** START Listing **
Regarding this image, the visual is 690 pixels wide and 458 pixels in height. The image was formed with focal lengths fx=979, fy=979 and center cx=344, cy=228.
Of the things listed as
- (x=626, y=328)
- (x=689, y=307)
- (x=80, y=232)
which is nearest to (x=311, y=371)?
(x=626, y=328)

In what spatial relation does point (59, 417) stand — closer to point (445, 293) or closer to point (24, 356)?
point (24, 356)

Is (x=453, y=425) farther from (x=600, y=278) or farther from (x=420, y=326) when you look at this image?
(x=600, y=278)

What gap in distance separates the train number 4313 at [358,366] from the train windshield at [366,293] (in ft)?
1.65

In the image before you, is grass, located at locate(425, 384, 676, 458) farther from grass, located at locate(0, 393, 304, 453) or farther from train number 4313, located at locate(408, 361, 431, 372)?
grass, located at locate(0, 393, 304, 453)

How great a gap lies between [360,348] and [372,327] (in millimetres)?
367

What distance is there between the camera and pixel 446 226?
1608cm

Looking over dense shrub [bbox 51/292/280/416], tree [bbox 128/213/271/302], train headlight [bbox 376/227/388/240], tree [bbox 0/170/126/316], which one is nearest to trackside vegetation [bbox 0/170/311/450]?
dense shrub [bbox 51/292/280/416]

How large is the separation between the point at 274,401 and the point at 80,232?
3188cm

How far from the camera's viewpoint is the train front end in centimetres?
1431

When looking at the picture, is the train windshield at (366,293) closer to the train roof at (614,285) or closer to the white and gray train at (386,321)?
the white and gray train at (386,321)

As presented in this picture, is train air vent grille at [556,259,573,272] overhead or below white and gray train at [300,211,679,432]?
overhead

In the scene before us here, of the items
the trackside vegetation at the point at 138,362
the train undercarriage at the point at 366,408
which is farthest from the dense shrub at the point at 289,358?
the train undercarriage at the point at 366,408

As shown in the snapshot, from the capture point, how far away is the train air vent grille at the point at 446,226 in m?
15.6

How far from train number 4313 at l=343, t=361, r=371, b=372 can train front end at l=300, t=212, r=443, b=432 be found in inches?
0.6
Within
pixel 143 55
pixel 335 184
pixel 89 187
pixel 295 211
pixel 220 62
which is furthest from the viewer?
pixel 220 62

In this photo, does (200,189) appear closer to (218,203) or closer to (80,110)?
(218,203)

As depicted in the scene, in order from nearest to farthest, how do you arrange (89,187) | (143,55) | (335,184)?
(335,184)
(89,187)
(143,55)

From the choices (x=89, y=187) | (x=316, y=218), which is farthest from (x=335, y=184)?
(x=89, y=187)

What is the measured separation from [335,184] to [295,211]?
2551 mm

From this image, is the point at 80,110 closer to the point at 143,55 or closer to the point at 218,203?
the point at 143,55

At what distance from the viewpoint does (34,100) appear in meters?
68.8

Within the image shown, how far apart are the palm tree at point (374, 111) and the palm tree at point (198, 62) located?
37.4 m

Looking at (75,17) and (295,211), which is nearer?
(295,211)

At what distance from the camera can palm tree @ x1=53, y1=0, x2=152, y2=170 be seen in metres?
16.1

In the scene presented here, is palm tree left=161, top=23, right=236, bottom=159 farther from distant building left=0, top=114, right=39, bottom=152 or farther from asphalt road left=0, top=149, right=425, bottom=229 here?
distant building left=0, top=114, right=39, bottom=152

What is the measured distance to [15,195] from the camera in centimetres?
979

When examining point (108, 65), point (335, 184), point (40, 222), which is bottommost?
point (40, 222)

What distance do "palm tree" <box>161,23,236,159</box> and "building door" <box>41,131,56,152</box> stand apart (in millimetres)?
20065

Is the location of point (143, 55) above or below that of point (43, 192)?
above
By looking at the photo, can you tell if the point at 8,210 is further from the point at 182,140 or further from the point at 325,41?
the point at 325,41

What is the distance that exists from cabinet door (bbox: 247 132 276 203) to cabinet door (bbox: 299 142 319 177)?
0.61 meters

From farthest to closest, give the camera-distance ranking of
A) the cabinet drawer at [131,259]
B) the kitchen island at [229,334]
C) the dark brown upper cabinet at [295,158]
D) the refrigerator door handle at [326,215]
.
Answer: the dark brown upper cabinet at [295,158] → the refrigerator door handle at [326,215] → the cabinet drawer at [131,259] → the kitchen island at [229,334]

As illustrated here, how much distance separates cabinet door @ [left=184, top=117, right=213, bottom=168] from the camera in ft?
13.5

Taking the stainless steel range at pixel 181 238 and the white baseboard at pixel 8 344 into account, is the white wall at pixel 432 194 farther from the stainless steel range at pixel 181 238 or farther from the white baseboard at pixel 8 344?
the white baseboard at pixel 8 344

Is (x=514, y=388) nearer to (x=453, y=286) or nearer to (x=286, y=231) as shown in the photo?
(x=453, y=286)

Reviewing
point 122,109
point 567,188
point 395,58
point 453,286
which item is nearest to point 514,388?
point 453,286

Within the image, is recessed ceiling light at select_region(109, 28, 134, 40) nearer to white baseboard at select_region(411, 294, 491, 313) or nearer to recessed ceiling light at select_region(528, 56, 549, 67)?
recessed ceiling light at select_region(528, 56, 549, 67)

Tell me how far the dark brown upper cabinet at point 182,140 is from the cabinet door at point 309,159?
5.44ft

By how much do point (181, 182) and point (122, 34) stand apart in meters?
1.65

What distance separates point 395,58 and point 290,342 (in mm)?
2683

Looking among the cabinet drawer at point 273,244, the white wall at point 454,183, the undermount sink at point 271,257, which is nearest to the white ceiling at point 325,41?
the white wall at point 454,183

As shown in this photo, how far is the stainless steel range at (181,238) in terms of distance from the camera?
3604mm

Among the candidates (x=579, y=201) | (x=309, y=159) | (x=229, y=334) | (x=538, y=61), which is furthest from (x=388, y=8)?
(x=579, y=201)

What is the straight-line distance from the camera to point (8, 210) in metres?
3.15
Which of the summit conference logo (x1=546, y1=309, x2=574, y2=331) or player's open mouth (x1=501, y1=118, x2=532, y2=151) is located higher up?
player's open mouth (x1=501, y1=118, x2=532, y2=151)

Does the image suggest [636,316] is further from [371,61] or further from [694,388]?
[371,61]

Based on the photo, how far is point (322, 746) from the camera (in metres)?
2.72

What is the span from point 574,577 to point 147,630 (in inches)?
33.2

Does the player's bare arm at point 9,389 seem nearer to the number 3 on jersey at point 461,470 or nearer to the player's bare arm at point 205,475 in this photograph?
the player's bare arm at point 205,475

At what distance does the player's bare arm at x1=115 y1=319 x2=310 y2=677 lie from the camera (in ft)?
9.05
** END Listing **
Written instruction → Transcribe the full listing above without leaving anything out.

Exercise output →
Regarding this image, the visual is 690 pixels wide and 458 pixels in height. The image was formed with focal lengths fx=979, fy=979 and center cx=344, cy=228.
Of the things listed as
- (x=626, y=328)
- (x=689, y=307)
- (x=80, y=232)
which is nearest to (x=311, y=371)?
(x=626, y=328)

In what spatial relation does point (59, 417) stand — closer to point (445, 293) or closer to point (24, 356)?
point (24, 356)

Is (x=453, y=425) farther from (x=600, y=278) or farther from (x=420, y=326) when you look at this image?
(x=600, y=278)

What gap in distance separates the train number 4313 at [358,366] from the train windshield at [366,293] (in ft)?
1.65

In the image before you, is grass, located at locate(425, 384, 676, 458) farther from grass, located at locate(0, 393, 304, 453) or farther from train number 4313, located at locate(408, 361, 431, 372)?
grass, located at locate(0, 393, 304, 453)

How great a gap lies between [360,348] and [372,327] (in millimetres)?
367

What distance is there between the camera and pixel 446 226?
1608cm

Looking over dense shrub [bbox 51/292/280/416], tree [bbox 128/213/271/302], train headlight [bbox 376/227/388/240], tree [bbox 0/170/126/316], which one is nearest to trackside vegetation [bbox 0/170/311/450]?
dense shrub [bbox 51/292/280/416]

How large is the separation between the point at 274,401 and the point at 80,232?
3188cm

How far from the camera's viewpoint is the train front end in centimetres?
1431

When looking at the picture, is the train windshield at (366,293) closer to the train roof at (614,285) or closer to the white and gray train at (386,321)?
the white and gray train at (386,321)

As presented in this picture, is train air vent grille at [556,259,573,272] overhead or below white and gray train at [300,211,679,432]?
overhead

In the scene before us here, of the items
the trackside vegetation at the point at 138,362
the train undercarriage at the point at 366,408
which is farthest from the dense shrub at the point at 289,358?
the train undercarriage at the point at 366,408

As shown in the snapshot, from the capture point, how far away is the train air vent grille at the point at 446,226 in m?
15.6

How far from train number 4313 at l=343, t=361, r=371, b=372 can train front end at l=300, t=212, r=443, b=432 be found in inches?
0.6
Within
pixel 143 55
pixel 335 184
pixel 89 187
pixel 295 211
pixel 220 62
which is furthest from the viewer?
pixel 220 62

In this photo, does (200,189) appear closer to (218,203) or closer to (80,110)?
(218,203)

As depicted in the scene, in order from nearest to farthest, how do you arrange (89,187) | (143,55) | (335,184)?
(335,184)
(89,187)
(143,55)

From the choices (x=89, y=187) | (x=316, y=218), which is farthest from (x=335, y=184)?
(x=89, y=187)

What is the measured separation from [335,184] to [295,211]?
2551 mm

From this image, is the point at 80,110 closer to the point at 143,55 or closer to the point at 218,203?
the point at 143,55

At what distance from the viewpoint does (34,100) appear in meters?
68.8

Within the image shown, how far apart are the palm tree at point (374, 111) and the palm tree at point (198, 62) located?
37.4 m

Looking at (75,17) and (295,211), which is nearer?
(295,211)

At what distance from the camera can palm tree @ x1=53, y1=0, x2=152, y2=170 be seen in metres?
16.1

In the scene presented here, is palm tree left=161, top=23, right=236, bottom=159 farther from distant building left=0, top=114, right=39, bottom=152 or farther from asphalt road left=0, top=149, right=425, bottom=229 here?
distant building left=0, top=114, right=39, bottom=152

What is the measured distance to [15,195] from the camera in centimetres?
979

When examining point (108, 65), point (335, 184), point (40, 222), which is bottommost?
point (40, 222)

What distance do "palm tree" <box>161,23,236,159</box> and "building door" <box>41,131,56,152</box> stand apart (in millimetres)?
20065

Is the location of point (143, 55) above or below that of point (43, 192)?
above
By looking at the photo, can you tell if the point at 8,210 is further from the point at 182,140 or further from the point at 325,41?
the point at 325,41

What is the distance that exists from cabinet door (bbox: 247 132 276 203) to cabinet door (bbox: 299 142 319 177)?
0.61 meters

From farthest to closest, give the camera-distance ranking of
A) the cabinet drawer at [131,259]
B) the kitchen island at [229,334]
C) the dark brown upper cabinet at [295,158]
D) the refrigerator door handle at [326,215]
.
Answer: the dark brown upper cabinet at [295,158] → the refrigerator door handle at [326,215] → the cabinet drawer at [131,259] → the kitchen island at [229,334]

As illustrated here, how much distance separates cabinet door @ [left=184, top=117, right=213, bottom=168] from the camera in ft?
13.5

Taking the stainless steel range at pixel 181 238 and the white baseboard at pixel 8 344 into account, is the white wall at pixel 432 194 farther from the stainless steel range at pixel 181 238 or farther from the white baseboard at pixel 8 344?
the white baseboard at pixel 8 344

Is (x=514, y=388) nearer to (x=453, y=286) or nearer to (x=286, y=231) as shown in the photo?
(x=453, y=286)

Reviewing
point 122,109
point 567,188
point 395,58
point 453,286
which item is nearest to point 514,388?
point 453,286

Within the image, is recessed ceiling light at select_region(109, 28, 134, 40) nearer to white baseboard at select_region(411, 294, 491, 313) or nearer to recessed ceiling light at select_region(528, 56, 549, 67)?
recessed ceiling light at select_region(528, 56, 549, 67)

Tell me how far the dark brown upper cabinet at point 182,140 is from the cabinet door at point 309,159?
5.44ft

By how much do point (181, 182) and point (122, 34) stand apart in meters?
1.65

What distance separates point 395,58 and point 290,342 (in mm)?
2683

Looking among the cabinet drawer at point 273,244, the white wall at point 454,183, the undermount sink at point 271,257, which is nearest to the white ceiling at point 325,41?
the white wall at point 454,183

As shown in this photo, how far is the stainless steel range at (181,238) in terms of distance from the camera?
3604mm

Among the candidates (x=579, y=201) | (x=309, y=159) | (x=229, y=334) | (x=538, y=61), which is furthest from (x=388, y=8)?
(x=579, y=201)

What is the straight-line distance from the camera to point (8, 210) in metres?
3.15
Which of the summit conference logo (x1=546, y1=309, x2=574, y2=331) or player's open mouth (x1=501, y1=118, x2=532, y2=151) is located higher up?
player's open mouth (x1=501, y1=118, x2=532, y2=151)

Does the image suggest [636,316] is further from [371,61] or further from [694,388]?
[371,61]

Based on the photo, how far is point (322, 746) from the camera (in metres)?
2.72

What is the span from point 574,577 to point 147,630 (in inches)?
33.2

Does the player's bare arm at point 9,389 seem nearer to the number 3 on jersey at point 461,470 or nearer to the player's bare arm at point 205,475 in this photograph?
the player's bare arm at point 205,475

At what distance does the player's bare arm at x1=115 y1=319 x2=310 y2=677 lie from the camera (in ft)?
9.05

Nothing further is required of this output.